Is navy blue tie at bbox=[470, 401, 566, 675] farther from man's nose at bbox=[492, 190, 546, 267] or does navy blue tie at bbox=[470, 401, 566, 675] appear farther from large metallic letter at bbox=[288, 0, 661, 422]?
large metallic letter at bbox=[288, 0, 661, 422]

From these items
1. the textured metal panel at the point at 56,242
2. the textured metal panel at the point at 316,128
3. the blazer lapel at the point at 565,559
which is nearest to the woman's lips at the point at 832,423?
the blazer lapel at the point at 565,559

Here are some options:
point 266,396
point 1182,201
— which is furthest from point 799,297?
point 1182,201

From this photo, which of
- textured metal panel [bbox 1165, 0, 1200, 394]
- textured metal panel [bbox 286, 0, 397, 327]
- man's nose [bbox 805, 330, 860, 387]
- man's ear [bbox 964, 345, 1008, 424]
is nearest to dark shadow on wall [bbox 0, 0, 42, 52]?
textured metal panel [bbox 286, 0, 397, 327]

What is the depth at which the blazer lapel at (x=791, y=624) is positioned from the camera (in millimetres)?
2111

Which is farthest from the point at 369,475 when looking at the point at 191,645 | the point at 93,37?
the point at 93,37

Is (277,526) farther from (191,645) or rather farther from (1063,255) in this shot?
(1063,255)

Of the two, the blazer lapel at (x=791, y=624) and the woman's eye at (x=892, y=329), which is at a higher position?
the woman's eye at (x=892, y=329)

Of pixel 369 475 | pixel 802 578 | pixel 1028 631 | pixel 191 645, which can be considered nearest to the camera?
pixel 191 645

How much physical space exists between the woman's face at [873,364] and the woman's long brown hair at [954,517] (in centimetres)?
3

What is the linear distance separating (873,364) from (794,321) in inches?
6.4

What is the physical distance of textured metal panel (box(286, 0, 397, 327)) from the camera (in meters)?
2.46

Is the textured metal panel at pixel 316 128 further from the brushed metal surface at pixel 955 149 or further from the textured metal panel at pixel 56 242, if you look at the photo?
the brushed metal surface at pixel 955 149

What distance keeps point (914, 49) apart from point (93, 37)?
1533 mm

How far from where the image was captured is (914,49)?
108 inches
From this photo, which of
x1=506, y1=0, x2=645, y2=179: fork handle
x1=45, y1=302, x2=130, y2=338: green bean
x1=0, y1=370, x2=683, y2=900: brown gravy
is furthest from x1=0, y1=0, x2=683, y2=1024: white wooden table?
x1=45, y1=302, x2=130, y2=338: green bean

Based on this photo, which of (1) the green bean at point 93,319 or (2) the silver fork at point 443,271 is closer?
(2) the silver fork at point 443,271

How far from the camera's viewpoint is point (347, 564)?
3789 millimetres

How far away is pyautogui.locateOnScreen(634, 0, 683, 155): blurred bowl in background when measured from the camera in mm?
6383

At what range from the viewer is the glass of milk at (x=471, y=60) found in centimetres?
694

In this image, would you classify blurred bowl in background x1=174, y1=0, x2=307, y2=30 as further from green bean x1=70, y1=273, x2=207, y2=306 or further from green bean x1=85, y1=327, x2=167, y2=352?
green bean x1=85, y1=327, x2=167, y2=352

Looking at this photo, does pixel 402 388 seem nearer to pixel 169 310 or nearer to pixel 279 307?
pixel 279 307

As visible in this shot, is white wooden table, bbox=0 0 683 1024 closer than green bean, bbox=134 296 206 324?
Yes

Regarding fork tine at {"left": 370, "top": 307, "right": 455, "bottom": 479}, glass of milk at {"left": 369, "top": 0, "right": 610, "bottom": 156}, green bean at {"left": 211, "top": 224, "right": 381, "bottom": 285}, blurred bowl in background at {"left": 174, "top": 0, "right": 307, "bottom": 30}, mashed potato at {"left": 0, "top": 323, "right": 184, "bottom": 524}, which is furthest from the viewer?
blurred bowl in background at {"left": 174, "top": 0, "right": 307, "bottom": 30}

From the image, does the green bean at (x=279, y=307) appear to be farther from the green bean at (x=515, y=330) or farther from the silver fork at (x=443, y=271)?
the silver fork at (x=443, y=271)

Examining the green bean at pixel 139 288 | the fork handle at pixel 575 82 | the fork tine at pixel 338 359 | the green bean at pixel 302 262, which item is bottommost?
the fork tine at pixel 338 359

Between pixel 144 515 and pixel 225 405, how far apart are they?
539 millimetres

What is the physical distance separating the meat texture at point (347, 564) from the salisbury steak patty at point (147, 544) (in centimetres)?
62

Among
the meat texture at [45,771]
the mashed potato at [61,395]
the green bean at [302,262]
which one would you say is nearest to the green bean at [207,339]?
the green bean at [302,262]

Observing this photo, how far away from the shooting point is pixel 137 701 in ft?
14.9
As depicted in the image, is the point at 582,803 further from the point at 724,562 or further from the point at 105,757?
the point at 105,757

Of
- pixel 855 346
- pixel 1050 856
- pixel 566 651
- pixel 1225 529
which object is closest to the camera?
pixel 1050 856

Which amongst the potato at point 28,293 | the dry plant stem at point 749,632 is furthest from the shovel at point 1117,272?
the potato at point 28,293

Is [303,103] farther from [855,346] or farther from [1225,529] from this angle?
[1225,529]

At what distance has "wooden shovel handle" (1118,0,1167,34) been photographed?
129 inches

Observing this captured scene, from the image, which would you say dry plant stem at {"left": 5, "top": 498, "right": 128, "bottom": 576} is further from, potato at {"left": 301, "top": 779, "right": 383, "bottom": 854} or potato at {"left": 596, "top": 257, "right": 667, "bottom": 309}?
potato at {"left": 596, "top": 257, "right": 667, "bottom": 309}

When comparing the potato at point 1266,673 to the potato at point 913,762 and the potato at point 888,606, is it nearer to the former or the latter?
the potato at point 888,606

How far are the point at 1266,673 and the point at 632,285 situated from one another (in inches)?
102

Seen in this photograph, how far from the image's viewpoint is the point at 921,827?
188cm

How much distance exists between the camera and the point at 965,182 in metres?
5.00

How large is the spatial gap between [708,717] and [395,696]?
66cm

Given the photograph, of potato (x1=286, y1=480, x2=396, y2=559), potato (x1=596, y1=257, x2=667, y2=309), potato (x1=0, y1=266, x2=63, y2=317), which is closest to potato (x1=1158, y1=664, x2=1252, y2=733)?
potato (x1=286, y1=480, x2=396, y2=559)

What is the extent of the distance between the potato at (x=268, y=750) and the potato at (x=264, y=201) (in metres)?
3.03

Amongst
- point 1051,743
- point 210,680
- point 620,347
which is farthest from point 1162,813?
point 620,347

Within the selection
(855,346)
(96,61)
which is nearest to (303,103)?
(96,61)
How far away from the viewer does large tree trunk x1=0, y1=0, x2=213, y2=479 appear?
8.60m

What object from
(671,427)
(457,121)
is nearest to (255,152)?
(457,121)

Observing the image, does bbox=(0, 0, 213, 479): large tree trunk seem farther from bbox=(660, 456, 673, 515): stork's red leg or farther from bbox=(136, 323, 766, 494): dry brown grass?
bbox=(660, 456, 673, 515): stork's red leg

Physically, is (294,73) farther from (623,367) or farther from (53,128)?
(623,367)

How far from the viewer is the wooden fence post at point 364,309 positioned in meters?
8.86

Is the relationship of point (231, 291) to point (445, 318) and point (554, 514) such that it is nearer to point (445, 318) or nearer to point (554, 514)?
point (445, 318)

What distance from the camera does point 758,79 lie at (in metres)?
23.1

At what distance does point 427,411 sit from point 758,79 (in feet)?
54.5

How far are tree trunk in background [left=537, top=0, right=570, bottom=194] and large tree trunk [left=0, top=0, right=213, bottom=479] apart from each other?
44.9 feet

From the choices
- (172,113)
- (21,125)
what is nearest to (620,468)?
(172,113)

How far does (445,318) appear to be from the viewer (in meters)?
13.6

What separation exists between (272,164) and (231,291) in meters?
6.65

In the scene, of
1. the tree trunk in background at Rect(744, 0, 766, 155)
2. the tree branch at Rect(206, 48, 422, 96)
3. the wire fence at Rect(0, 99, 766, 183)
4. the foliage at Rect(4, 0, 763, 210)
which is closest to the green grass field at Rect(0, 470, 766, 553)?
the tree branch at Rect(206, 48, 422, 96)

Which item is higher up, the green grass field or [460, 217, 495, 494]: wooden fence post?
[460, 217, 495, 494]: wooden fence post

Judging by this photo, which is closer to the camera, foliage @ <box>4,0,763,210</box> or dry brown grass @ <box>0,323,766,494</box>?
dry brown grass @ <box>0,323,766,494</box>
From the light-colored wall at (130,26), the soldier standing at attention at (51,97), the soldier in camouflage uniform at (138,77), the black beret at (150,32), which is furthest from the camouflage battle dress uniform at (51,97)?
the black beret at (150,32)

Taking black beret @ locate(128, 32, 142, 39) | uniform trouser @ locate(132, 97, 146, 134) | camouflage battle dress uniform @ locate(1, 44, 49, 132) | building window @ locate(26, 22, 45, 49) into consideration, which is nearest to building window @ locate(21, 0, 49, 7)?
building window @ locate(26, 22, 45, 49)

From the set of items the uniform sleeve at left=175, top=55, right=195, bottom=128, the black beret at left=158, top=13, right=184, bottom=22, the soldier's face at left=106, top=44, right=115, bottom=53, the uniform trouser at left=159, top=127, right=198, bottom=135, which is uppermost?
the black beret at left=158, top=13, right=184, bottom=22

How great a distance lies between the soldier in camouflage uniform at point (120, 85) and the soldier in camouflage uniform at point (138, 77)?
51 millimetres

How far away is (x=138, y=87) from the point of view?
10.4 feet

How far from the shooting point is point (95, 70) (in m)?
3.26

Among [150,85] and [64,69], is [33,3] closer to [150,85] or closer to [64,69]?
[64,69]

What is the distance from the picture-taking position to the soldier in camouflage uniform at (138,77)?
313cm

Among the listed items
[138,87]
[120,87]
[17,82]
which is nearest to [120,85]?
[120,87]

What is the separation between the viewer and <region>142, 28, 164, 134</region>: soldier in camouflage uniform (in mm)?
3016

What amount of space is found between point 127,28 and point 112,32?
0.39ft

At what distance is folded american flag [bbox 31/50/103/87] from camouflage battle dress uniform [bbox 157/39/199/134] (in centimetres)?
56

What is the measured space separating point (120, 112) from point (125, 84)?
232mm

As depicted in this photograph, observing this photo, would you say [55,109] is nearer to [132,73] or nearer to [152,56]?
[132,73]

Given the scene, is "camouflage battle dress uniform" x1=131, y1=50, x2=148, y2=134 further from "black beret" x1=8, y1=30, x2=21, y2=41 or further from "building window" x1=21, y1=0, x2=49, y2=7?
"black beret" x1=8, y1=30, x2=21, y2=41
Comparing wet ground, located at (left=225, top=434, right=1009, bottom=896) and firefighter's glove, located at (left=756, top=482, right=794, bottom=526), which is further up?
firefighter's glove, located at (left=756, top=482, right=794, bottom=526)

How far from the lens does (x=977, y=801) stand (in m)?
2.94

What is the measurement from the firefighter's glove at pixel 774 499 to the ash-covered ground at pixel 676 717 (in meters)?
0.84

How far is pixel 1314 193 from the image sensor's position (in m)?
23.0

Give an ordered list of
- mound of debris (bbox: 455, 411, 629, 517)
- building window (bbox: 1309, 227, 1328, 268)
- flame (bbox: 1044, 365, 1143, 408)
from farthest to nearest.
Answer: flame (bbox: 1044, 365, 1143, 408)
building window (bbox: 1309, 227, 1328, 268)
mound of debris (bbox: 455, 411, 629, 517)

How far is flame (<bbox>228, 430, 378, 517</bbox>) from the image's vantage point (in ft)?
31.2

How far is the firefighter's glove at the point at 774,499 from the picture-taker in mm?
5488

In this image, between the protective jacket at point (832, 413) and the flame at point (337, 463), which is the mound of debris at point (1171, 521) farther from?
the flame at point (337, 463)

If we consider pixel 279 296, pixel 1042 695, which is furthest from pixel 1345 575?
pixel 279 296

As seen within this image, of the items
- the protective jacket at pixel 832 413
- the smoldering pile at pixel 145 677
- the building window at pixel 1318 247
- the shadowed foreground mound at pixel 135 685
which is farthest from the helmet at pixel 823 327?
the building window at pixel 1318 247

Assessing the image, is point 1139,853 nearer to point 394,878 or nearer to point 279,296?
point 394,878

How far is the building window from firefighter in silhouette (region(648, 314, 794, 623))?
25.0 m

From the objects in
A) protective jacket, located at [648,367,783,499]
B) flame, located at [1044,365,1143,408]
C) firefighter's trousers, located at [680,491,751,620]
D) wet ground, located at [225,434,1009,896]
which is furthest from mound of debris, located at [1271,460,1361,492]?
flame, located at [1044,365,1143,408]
○ ○ ○
WRITTEN REQUEST:
Rewrite the stretch of the listing from the line containing "How far is flame" through the end of the listing as a numbered list, omitting any blank lines.

RIGHT ANSWER:
1. How far is flame (<bbox>228, 430, 378, 517</bbox>) from the image's vantage point (in ft)?
2. 31.2
3. How far is the firefighter's glove at the point at 774,499 from the picture-taker in mm?
4. 5488
5. In this image, between the protective jacket at point (832, 413) and the flame at point (337, 463), which is the mound of debris at point (1171, 521) farther from?
6. the flame at point (337, 463)
7. If we consider pixel 279 296, pixel 1042 695, which is furthest from pixel 1345 575?
8. pixel 279 296
9. As seen within this image, of the items
10. - the protective jacket at pixel 832 413
11. - the smoldering pile at pixel 145 677
12. - the building window at pixel 1318 247
13. - the shadowed foreground mound at pixel 135 685
14. which is farthest from the helmet at pixel 823 327?
15. the building window at pixel 1318 247
16. Assessing the image, is point 1139,853 nearer to point 394,878 or nearer to point 279,296?
17. point 394,878
18. How far is the building window from firefighter in silhouette (region(648, 314, 794, 623))?
19. 25.0 m
20. From the objects in
21. A) protective jacket, located at [648,367,783,499]
22. B) flame, located at [1044,365,1143,408]
23. C) firefighter's trousers, located at [680,491,751,620]
24. D) wet ground, located at [225,434,1009,896]
25. which is furthest from mound of debris, located at [1271,460,1361,492]?
26. flame, located at [1044,365,1143,408]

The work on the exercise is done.